Oya, Fuat Mete’nin, bitirme projesi olarak hazırladığı metinden etkilenerek tereddüt etmeden Krek’de sahnelemeye karar vermişti. Böylece Berkun Oya, Krek’de ilk kez, profesyonel olarak kendi yazmadığı bir oyunu, ‘Iska’yı yönetiyordu.
6 kişinin askere giden bir yakınlarının ardından neler hissettiklerinin anlatıldığı ‘Iska’nın özlemleri, “ölmesin” diye edilen duaları, “ya ölürse” korkuları, bitmez tükenmez bekleyişleri, sanki onarılamayacak yaralar alanların, acılarını hiç bir zaman gömemeyecek olanların ıska’lanmış yaşamlarıydı.
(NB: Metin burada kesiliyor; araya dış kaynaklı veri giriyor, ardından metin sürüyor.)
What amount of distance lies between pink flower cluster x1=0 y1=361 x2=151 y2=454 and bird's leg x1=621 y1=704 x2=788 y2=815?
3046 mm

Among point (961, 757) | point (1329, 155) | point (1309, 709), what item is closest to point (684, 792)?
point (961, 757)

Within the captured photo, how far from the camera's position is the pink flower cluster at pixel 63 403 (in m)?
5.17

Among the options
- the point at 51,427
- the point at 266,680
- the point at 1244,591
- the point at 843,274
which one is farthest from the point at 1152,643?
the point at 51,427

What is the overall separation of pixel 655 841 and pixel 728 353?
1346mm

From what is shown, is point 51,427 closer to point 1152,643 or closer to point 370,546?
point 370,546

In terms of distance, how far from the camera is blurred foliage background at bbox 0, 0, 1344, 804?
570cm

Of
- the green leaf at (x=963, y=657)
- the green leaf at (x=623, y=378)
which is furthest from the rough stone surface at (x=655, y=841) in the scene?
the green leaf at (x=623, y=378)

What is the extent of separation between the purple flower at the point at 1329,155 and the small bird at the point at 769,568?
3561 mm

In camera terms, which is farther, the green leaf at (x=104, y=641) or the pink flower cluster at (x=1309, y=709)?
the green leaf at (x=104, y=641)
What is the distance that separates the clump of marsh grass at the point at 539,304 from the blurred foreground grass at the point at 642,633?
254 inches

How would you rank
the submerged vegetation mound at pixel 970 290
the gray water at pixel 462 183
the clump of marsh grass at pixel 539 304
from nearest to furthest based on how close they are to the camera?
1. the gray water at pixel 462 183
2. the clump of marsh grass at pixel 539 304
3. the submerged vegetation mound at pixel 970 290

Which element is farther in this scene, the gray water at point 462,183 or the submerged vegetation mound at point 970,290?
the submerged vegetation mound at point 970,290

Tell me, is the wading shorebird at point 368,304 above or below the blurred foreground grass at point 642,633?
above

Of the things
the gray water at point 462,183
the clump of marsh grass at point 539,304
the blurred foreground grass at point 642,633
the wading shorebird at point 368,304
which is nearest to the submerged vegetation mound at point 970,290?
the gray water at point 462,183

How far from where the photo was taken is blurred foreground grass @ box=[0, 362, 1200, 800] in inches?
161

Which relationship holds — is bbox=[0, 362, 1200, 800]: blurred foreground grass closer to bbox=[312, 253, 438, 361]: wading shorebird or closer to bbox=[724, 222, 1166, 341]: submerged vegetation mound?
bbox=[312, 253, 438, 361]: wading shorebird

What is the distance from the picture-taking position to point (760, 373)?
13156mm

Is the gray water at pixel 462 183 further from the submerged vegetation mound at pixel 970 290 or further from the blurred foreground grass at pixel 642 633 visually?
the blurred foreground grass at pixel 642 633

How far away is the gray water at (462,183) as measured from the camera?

Uzunca bir süredir Kürtçe tiyatro yapmakta olan iki idealist genç, Mîrza Metin ve BerŞn Zenderlioğlu’nun kurmuş oldukları destAR-Theatre’ın Diyarbakır Cezaevi’ndeki yaşanmış işkenceleri anlatan bol ödüllü ‘Dîsko 5 No’lu’da, yazar Mîrza Metin, gardiyan ve mahkûm üzerinden kurduğu oyuna örümcek, fare, sinek ve köpek gibi yan karakterler de katarak, işkenceci-örümcek ile mahkûm-sinek arasında çok başarılı bir paralellik kurmuştu. Sanırım oyunu yazarken de oynamayı düşünmüş olan Mîrza Metin, tüm karakterleri tek bir oyuncuya yükleyerek, geleneksel ‘meddah’a da yakın durmuştu. Oyuncu Mîrza Metin, BerŞn Zenderlioğlu’nun sahnelemesinde, bir bakış, ve bir ses tonlamasıyla örümcekten sineğe, gardiyandan mahkûma dönüşüyor; havladığında vahşi bir köpek, ayağımızın altında dolaştığında fare oluveriyordu. Göreceli olarak geç keşfettiğim bu topluluğun repertuarındaki bütün oyunları gelecek tiyatro mevsimde mutlaka seyredip izlenimlerimi sizlerle paylaşacağım.
Önümüzdeki tiyatro mevsiminde buluşmak üzere hepinize iyi tatiller.